### Énoncé 1
Relevez chaque ligne de la liste ci-dessous où figure le mot « away ».

### Texte à lire
^^^^^^^^^^^^^^^^

L’extrême droite et les écologistes : des connivences idéologiques
Historiquement, l’écologie politique a été préemptée par la gauche, qui a enfanté un courant hier appelé Les Verts, aujourd’hui EELV. Toutefois, ces dernières années, cette thématique et les valeurs qui lui sont liées tendent à être confisquées par des mouvances extrémistes, de droite… et de gauche.
Un retournement de valeur ou un retour à la normale ?
Dans les années 1970, les « paysans du Larzac », portaient des thématiques antimilitariste, de désobéissance civile et de retour à la terre (altermondialiste dirions-nous aujourd’hui) : la paysannerie, le combat contre l’ordre établi et le système… Et ces idées ont abreuvé une génération de militants écologistes, comme José Bové.
De cette tradition contestataire, les écologistes ont gardé une vision réductrice de l’agriculture, focalisée sur les pesticides, les OGM, le productivisme, etc. Bref, le modèle agricole actuel est, selon eux, représentatif des maux de notre société, sans parler du réchauffement climatique.

^^^^^^^^^^^^^^^^

### Données fournies
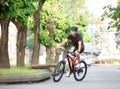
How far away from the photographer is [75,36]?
1727cm

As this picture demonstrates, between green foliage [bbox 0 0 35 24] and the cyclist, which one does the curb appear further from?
green foliage [bbox 0 0 35 24]

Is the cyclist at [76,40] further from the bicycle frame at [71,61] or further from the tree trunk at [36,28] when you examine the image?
the tree trunk at [36,28]

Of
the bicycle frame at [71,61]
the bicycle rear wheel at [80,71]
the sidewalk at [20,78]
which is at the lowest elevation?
the sidewalk at [20,78]

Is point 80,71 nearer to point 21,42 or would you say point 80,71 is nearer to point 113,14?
point 21,42

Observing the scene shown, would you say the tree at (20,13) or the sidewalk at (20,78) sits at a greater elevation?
the tree at (20,13)

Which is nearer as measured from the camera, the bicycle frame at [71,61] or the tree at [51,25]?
the bicycle frame at [71,61]

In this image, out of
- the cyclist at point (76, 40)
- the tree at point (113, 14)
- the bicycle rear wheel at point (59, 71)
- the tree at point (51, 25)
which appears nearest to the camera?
the cyclist at point (76, 40)

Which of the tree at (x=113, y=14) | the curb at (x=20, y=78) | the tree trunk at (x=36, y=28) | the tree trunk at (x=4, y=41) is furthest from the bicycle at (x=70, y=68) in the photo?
the tree at (x=113, y=14)

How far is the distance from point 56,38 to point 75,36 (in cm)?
3362

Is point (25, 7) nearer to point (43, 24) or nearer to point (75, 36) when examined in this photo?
point (75, 36)

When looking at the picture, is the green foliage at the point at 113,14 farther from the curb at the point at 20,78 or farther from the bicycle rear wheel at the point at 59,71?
the bicycle rear wheel at the point at 59,71

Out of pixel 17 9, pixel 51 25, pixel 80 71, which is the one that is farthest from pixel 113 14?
pixel 80 71

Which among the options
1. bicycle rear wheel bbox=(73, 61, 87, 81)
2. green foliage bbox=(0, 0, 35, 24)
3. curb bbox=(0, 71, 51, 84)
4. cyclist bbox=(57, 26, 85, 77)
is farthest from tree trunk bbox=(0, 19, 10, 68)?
cyclist bbox=(57, 26, 85, 77)

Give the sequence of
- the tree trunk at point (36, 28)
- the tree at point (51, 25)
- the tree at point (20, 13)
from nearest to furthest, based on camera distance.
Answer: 1. the tree at point (20, 13)
2. the tree trunk at point (36, 28)
3. the tree at point (51, 25)
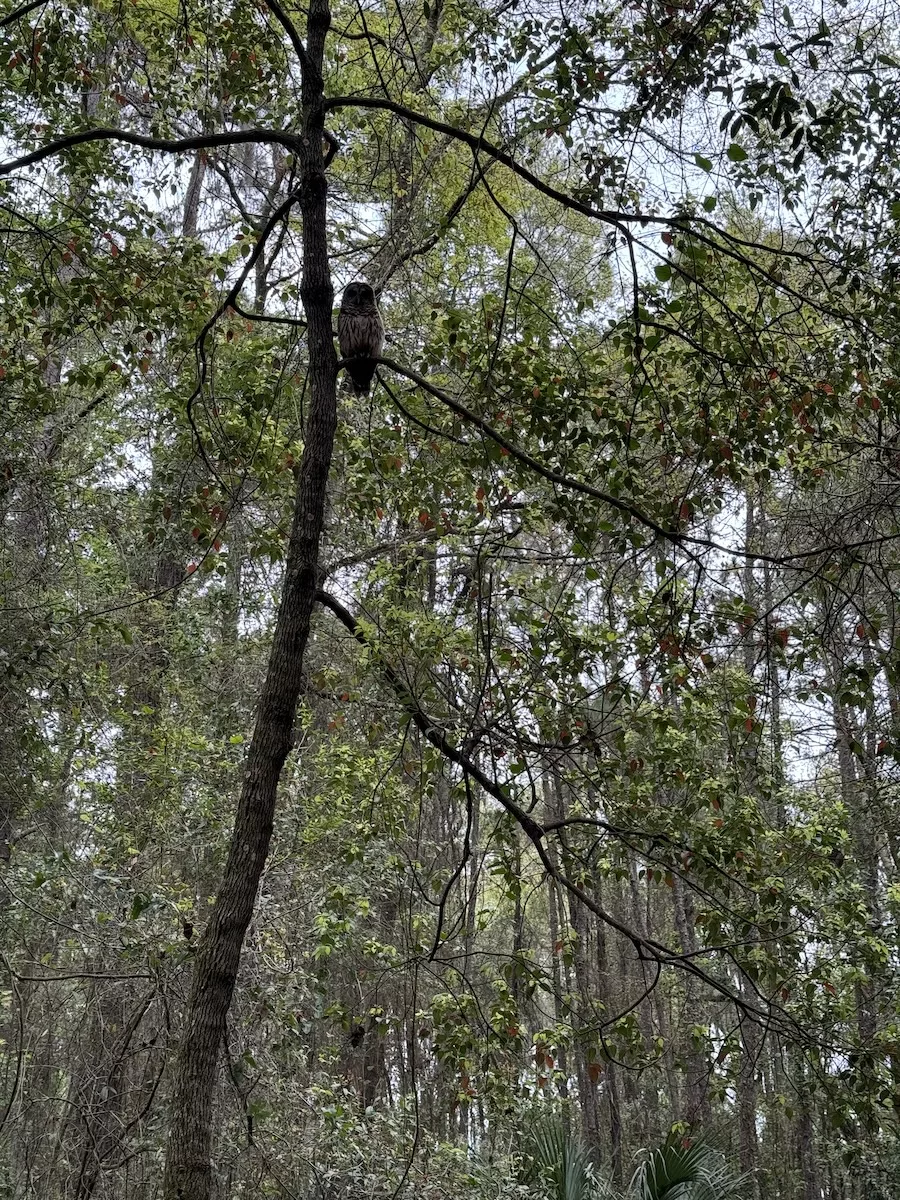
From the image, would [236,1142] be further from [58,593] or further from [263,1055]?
[58,593]

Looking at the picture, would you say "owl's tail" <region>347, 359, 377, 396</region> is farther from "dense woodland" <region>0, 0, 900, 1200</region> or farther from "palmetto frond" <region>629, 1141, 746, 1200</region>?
"palmetto frond" <region>629, 1141, 746, 1200</region>

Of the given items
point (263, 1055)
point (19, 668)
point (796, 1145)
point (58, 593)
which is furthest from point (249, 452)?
point (796, 1145)

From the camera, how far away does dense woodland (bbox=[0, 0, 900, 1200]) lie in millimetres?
3584

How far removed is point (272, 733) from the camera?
10.9ft

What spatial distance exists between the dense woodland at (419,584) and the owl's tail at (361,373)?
15cm

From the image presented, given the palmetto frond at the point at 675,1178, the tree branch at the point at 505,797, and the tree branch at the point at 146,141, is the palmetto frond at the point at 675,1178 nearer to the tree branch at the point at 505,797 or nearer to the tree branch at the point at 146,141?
the tree branch at the point at 505,797

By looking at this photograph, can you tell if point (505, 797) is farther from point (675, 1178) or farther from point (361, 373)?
point (675, 1178)

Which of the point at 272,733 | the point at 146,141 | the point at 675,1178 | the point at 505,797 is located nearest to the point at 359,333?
the point at 146,141

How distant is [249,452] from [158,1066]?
3.80m

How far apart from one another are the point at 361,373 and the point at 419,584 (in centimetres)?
228

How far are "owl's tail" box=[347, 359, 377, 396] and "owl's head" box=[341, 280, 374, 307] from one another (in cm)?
25

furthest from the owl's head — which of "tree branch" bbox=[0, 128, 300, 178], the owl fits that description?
"tree branch" bbox=[0, 128, 300, 178]

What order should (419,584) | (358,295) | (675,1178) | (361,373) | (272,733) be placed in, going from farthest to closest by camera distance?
(675,1178), (419,584), (358,295), (361,373), (272,733)

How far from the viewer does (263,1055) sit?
6301 mm
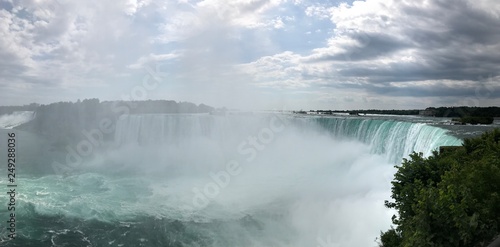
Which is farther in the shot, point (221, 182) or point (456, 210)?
point (221, 182)

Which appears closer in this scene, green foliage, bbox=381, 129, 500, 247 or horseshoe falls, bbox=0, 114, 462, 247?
green foliage, bbox=381, 129, 500, 247

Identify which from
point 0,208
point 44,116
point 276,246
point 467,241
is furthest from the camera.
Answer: point 44,116

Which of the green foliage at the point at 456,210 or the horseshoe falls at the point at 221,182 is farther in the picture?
the horseshoe falls at the point at 221,182

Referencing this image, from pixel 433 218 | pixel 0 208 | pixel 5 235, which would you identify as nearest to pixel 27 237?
pixel 5 235

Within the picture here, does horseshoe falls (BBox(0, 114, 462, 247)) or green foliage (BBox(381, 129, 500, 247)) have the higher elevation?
green foliage (BBox(381, 129, 500, 247))

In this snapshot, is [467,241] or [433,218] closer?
[467,241]

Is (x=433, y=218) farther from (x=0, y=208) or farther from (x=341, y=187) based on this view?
(x=0, y=208)

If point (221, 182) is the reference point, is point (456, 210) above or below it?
above

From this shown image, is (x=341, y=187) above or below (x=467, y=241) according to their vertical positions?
below
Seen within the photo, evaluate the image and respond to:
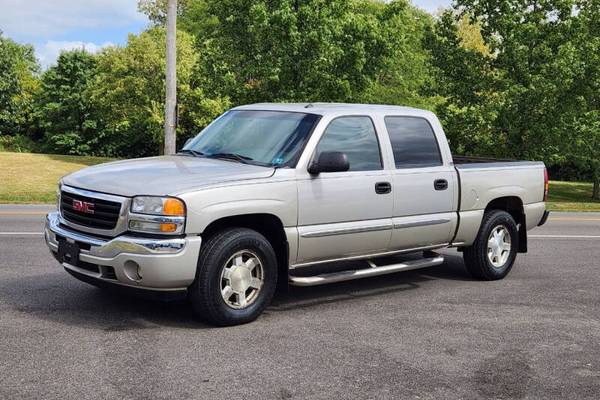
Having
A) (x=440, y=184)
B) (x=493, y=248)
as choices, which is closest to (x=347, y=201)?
(x=440, y=184)

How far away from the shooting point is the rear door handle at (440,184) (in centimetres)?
738

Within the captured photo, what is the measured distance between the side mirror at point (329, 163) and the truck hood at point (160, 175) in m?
0.39

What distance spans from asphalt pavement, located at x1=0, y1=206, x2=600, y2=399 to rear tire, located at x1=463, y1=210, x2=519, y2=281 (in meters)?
0.20

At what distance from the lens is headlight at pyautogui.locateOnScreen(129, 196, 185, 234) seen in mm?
5477

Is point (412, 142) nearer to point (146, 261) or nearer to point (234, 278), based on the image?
point (234, 278)

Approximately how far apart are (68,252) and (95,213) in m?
0.46

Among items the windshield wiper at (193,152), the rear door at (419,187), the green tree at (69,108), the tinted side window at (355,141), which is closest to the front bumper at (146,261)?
the windshield wiper at (193,152)

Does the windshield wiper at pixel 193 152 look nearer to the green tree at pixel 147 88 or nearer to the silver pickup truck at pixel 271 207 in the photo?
the silver pickup truck at pixel 271 207

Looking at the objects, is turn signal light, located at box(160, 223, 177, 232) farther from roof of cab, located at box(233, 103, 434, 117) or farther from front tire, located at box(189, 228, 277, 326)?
roof of cab, located at box(233, 103, 434, 117)

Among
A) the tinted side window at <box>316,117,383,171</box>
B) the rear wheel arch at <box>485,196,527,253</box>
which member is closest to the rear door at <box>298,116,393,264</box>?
the tinted side window at <box>316,117,383,171</box>

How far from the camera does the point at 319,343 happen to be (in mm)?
5535

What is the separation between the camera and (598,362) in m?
5.34

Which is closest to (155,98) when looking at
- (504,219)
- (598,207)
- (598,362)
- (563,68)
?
(563,68)

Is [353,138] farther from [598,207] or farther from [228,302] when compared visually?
[598,207]
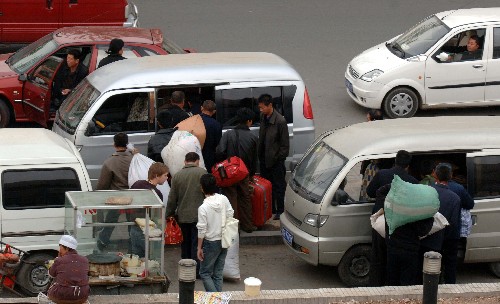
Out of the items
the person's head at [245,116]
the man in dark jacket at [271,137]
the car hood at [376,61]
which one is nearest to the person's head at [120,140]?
the person's head at [245,116]

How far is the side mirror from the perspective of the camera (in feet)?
42.0

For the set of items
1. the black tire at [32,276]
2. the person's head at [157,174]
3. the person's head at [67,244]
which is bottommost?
the black tire at [32,276]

^^^^^^^^^^^^^^^^

### Énoncé 2
Rédigez la suite du texte sur les connivences entre l’extrême droite et les écologistes, en reprenant après sa dernière phrase.

### Réponse 1
How far away from the photographer is [75,36]?
From the camera, how far away does dense woodland (bbox=[0, 0, 900, 1200]) lie in millimetres?
How far away from the shooting point is the rear door handle at (440,184) (in centimetres)?

### Réponse 2
En parallèle, depuis quelques années, l’extrême droite, en tout cas certains courants, s’est nourrie des thèses développées par les mouvements écolo. On pourrait croire que cela est nouveau. En fait, il existe un balancier constant, à travers les décennies, pour savoir qui aura le monopole politique sur le monde paysan.
En effet, l’extrême droite a toujours présenté la France comme une nation agricole (« la terre ne ment pas » comme disait Pétain). Et encore aujourd’hui, une partie de l’extrême droite parle de terroir, fantasme sur le monde paysan et ses traditions, sur la France campagnarde et éternelle…
Il n’y a qu’à lire les discours de Marine Le Pen : « défense de l’agriculture de proximité », propositions pour une « écologie patriote »… En clair, le FN célèbre le monde paysan, « à échelle humaine » et s’oppose au « modèle productiviste ». Pour Marine Le Pen, « la disparition des paysans ne peut qu’accélérer la destruction de notre patrimoine écologique ».
De fait, il existe à la fois une proximité idéologique entre écologistes et l’extrême droite contre un progrès qui corromprait la Nature et l’Homme, mais également une forme de braconnage de la part de l’extrême droite car l’écologie est une valeur porteuse, électoralement et sociétalement parlant. Il faut donc se l’accaparer.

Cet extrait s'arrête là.